I couldn’t resist the bread any longer.  The Spanish olive oil was excellent, peppery and lingering.  Paired with the Picpoul, it produced a pleasantly powerful blast of fire at the back of my throat.

Amanda brought out two Asian soup spoons, each with one mussel escabeche, deliciously tangy without being too strong from the vinegar-based marinade.  Next came tuna confit, so flavorfully fatty that my friend liked it better, though I still preferred the mussel.

The croquetas were actually the weak link of the meal.  The ham was sparse, and the smooth potato filling was better without the sharp slightly burnt taste of the crusty breading.  On the other hand, we liked very much the Charred Pt. Judith Squid with Romesco, sort of a low-carb calamari.

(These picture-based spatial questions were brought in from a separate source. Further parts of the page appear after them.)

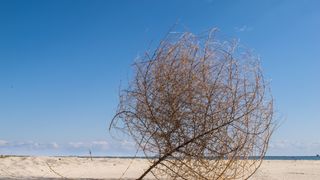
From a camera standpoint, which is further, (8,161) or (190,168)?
(8,161)

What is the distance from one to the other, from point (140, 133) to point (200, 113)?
2.78 feet

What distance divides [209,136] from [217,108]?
339 millimetres

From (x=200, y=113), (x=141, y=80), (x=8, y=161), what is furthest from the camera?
(x=8, y=161)

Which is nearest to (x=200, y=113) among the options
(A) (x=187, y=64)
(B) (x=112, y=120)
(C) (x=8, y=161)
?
(A) (x=187, y=64)

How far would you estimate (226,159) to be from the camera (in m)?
6.18

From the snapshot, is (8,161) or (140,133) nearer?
(140,133)

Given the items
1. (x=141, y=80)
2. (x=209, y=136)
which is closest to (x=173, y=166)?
(x=209, y=136)

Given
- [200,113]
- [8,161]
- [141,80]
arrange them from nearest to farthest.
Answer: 1. [200,113]
2. [141,80]
3. [8,161]

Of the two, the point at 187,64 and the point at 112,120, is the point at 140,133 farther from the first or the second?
the point at 187,64

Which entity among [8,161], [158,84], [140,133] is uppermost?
[8,161]

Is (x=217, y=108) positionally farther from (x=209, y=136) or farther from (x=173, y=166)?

I asked Amanda whether the eggplant or the cauliflower was better.  That was a tough question, she said, describing the cauliflower as more North African and the eggplant as more Asian.  I love eggplant and like cauliflower, like Asian but love North African.  The cauliflower was excellent, the creamy bed of puree balanced the char of the roasted florets, dusted with za’atar.

“Do you make the za’atar here?” I asked.

“We do.”

I thought so.  It was the best za’atar I’d had since buying a too-small packet at the Carmel Market in Tel Aviv.

As we sipped on the dregs of our drinks, Amanda looked almost smirkingly gleeful spooning out orange and vanilla granita, which immediately became my friend’s favorite taste of the night.

As we walked the long way back to the hotel, the sun had set but the glow lingered.